Following our devotion from yesterday, I was blessed to share with someone how God speaks to me many times through promptings and conversations with people about necessary growth. Fellowship with God through prayer and fellowship with Believer’s has been one of the foremost ways I have heard the voice of God lately. I might ask you, how have God so powerfully and lovingly been speaking to you?
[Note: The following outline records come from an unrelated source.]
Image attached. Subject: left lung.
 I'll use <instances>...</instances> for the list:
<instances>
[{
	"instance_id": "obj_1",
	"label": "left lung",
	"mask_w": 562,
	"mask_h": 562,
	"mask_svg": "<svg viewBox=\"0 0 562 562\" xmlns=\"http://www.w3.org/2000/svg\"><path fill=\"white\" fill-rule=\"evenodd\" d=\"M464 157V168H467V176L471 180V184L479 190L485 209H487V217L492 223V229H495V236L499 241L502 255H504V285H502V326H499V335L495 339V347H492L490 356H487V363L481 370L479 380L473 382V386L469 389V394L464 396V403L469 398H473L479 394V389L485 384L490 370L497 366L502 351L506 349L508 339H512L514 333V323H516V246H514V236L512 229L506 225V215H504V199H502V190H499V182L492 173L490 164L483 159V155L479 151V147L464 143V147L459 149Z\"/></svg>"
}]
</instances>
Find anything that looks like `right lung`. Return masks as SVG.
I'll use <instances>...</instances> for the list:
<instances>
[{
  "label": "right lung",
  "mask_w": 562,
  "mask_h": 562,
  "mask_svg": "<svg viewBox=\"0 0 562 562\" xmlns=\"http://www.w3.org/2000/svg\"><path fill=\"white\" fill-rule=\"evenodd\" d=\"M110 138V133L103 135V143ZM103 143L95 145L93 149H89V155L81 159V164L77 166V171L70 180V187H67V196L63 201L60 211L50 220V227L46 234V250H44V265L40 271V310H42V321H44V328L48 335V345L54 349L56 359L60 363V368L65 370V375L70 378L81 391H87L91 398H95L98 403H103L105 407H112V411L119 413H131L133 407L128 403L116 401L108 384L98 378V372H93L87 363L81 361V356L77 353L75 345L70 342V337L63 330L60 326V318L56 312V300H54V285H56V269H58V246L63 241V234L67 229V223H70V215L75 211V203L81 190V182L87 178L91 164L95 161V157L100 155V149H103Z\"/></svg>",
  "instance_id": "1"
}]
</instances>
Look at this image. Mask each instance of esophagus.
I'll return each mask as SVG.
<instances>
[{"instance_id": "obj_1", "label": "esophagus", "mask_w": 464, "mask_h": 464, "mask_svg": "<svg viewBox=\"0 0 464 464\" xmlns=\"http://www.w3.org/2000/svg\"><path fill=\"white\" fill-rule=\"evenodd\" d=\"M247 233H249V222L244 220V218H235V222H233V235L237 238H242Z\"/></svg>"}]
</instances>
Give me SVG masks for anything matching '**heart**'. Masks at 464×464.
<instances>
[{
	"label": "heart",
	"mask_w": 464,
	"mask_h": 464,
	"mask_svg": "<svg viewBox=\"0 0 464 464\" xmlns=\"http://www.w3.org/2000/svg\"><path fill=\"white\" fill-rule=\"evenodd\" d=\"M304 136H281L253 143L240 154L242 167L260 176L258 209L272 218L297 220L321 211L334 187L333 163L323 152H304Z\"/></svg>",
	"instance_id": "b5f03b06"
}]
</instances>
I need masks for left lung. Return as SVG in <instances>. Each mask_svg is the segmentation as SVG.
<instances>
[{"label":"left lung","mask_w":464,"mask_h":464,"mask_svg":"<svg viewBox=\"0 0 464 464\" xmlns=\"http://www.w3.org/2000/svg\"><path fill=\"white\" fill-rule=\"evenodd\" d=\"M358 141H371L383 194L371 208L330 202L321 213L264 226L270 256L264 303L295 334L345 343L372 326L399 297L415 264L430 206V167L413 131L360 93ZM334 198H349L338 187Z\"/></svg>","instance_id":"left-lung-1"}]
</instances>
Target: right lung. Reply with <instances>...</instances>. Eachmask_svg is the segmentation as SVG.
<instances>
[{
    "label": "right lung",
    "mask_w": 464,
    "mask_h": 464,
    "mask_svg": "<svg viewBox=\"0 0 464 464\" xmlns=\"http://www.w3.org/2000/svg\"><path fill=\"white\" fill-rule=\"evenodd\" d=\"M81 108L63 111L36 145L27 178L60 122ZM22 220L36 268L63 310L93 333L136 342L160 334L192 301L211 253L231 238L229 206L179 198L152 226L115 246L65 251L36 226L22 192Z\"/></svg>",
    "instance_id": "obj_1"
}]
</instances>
As I continue reading through Mark Batterson’s book, Whisper, he is detailing the necessity of us allowing God to make our lives holy ground, by growing in our devotion and intimacy to Him. Consider the following points he makes:
Holy Ground
“When I survey Scripture, I see God showing up in strange places, at strange times, in strange ways. And I don’t think anything has changed. God certainly won’t contradict Himself, but He is still predictably unpredictable. He still turns appointments into divine appointments. He still uploads desires, opens doors, and inspires dreams. He still speaks through promptings and people and pain. And just as He did for Moses, He can turn any patch of ground into holy ground”.
Whoever Has Ears
“When Jesus declared, “Whoever has ears, let them hear”, the Jewish ear would have heard hints of Psalm 40:6: “My ears have you opened”. The Hebrew word for “opened” is archeological, meaning “to excavate” or “dig through dense material”. I believe the way we do that is with our inner ears. But the word for “opened” can also be translated “to pierce”, which has led many Bible scholars to believe that David was tipping his hat to an ancient ritual outlined at Mount Sinai. After serving a six-year term, a Hebrew servant was set free in the seventh year. However, if the servant loved his master so much that he did not want to opt out of his servanthood, he was given the option of pledging allegiance to his master for a lifetime. How? By a sacred ritual that involved a pierced ear: “He shall take him to the doorpost and pierce his ear with an awl. Then he will be his servant for life”.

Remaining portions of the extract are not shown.